### [Consigne A]
Quels États américains l'extrait sur la relocalisation industrielle aux États-Unis mentionne-t-il ? Donnez-les tous.

### [Extrait du texte]
'''
Pas une semaine ne s’écoule, depuis, sans que la presse alimente la chronique de telle ou telle entreprise qui a préféré revenir sur le sol natal, lassée des voyages incessants, d’une qualité pas toujours irréprochable ou de coûts de transports trop élevés. A l’image d’Otis, qui a rapatrié ses ascenseurs du Mexique à la Caroline du Nord, de Whirlpool, qui a renforcé son usine américaine de robots KitchenAid, ou du fabricant de jouets Wham O, qui a fait revenir de Chine en Californie sa production de Frisbee. Plus significatif, General Electric produit désormais localement ses derniers modèles de réfrigérateurs et lave-linge. Au total, GE, dont le patron, Jeff Immelt, a affirmé que  » l’outsourcing était un modèle du passé « , aura créé 3 000 emplois à Louisville (Kentucky) ces deux dernières années et réembauche des centaines d’ingénieurs dans son nouveau centre de recherche du Michigan. Le leader du matériel de construction Caterpillar s’est aussi illustré dans cette vague de  » reshoring « . Mais il est trop tôt pour dresser un véritable bilan, en termes d’emploi notamment. D’autant que les investissements les plus spectaculaires réorientés vers les Etats-Unis l’ont été par les pétrochimistes, fabricants de verre, d’acier ou d’aluminium, très consommateurs d’énergie mais pas forcément de bras…

Bien sûr, le storytelling, comme toujours ici, accompagne et amplifie – au point parfois de les idéaliser – les grandes transformations. Et tout n’est pas rose, dans cette Amérique-là, derrière la façade rutilante de la  » manufacturing renaissance « , annoncée dès l’été 2011 par le Boston Consulting Group.  » Mandrake Obama « , lui-même, est aux prises avec plusieurs affaires qui remettent gravement en question la probité de son administration. Et force est de constater que le président n’est pas parvenu, au cours de son premier mandat, à faire baisser le chômage. Le redémarrage de l’économie ne crée pas autant d’emplois qu’espéré, et la job machine n’a toujours pas retrouvé son rythme de croisière :  » On ne devrait pas rattraper le niveau antérieur à la crise avant 2014 « , pronostique Justin Wolfers, professeur d’économie à l’université du Michigan. Le taux de chômage américain (7,5 % en avril) demeure cependant largement inférieur à celui de la zone euro (12,1 %).
'''
### [Consigne B]
Pouvez-vous échanger "camera" contre "lens" dans les enregistrements, de la ligne contenant "How far from" jusqu'à la ligne contenant "3. (3) the white" incluse, puis redonner uniquement ces lignes sans rien modifier d'autre ?

### [Enregistrements]
'''
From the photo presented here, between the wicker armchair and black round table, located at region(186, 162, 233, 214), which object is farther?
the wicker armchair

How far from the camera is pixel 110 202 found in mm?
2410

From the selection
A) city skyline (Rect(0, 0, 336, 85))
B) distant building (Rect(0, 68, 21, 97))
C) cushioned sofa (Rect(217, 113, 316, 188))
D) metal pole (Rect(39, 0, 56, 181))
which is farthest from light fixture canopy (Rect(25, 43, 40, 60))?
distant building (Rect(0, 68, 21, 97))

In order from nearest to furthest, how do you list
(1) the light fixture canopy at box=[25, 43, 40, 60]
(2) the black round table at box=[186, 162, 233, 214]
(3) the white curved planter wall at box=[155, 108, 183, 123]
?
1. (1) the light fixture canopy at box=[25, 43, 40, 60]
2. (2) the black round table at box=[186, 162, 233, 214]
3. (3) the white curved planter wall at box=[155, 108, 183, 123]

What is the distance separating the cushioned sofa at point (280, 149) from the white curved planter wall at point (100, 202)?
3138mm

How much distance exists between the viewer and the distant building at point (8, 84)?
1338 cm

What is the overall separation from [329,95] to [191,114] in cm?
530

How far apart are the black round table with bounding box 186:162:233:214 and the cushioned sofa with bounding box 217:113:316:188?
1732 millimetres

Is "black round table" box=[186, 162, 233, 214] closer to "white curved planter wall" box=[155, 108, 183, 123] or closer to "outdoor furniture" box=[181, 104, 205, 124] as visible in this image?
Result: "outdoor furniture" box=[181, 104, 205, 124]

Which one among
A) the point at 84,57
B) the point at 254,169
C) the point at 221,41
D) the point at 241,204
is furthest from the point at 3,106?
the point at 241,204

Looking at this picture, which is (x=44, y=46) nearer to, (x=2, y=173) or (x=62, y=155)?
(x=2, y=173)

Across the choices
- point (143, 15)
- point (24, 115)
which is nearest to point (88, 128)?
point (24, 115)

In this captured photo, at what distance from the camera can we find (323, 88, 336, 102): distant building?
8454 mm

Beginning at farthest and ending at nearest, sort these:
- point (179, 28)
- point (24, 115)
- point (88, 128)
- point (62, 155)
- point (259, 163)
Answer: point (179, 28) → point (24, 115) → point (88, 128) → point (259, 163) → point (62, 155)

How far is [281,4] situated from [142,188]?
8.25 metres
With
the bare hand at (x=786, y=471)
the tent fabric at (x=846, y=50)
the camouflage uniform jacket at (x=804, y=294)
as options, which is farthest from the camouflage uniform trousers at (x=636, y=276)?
'''
### [Réponse rédigée A]
Caroline du Nord, Californie, Kentucky, Michigan

### [Réponse rédigée B]
How far from the lens is pixel 110 202 found in mm?
2410

From the selection
A) city skyline (Rect(0, 0, 336, 85))
B) distant building (Rect(0, 68, 21, 97))
C) cushioned sofa (Rect(217, 113, 316, 188))
D) metal pole (Rect(39, 0, 56, 181))
which is farthest from light fixture canopy (Rect(25, 43, 40, 60))?
distant building (Rect(0, 68, 21, 97))

In order from nearest to furthest, how do you list
(1) the light fixture canopy at box=[25, 43, 40, 60]
(2) the black round table at box=[186, 162, 233, 214]
(3) the white curved planter wall at box=[155, 108, 183, 123]
?
1. (1) the light fixture canopy at box=[25, 43, 40, 60]
2. (2) the black round table at box=[186, 162, 233, 214]
3. (3) the white curved planter wall at box=[155, 108, 183, 123]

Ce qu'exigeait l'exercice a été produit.